▶ Exercise: Copy out every line of the items below that contains the word "distance". Case counts.

▶ Entries supplied:
· · · · · · ·

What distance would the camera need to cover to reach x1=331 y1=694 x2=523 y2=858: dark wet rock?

· · · · · · ·

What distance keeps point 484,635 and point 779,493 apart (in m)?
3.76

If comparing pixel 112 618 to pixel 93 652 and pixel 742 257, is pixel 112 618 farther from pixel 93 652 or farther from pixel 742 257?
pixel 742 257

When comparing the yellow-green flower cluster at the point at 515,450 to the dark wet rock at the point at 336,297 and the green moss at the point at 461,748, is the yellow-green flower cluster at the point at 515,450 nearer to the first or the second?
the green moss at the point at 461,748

· · · · · · ·

▶ Exercise output:
What distance would the camera need to cover to reach x1=331 y1=694 x2=523 y2=858: dark wet rock?
What distance keeps point 484,635 and point 779,493 apart (in m)?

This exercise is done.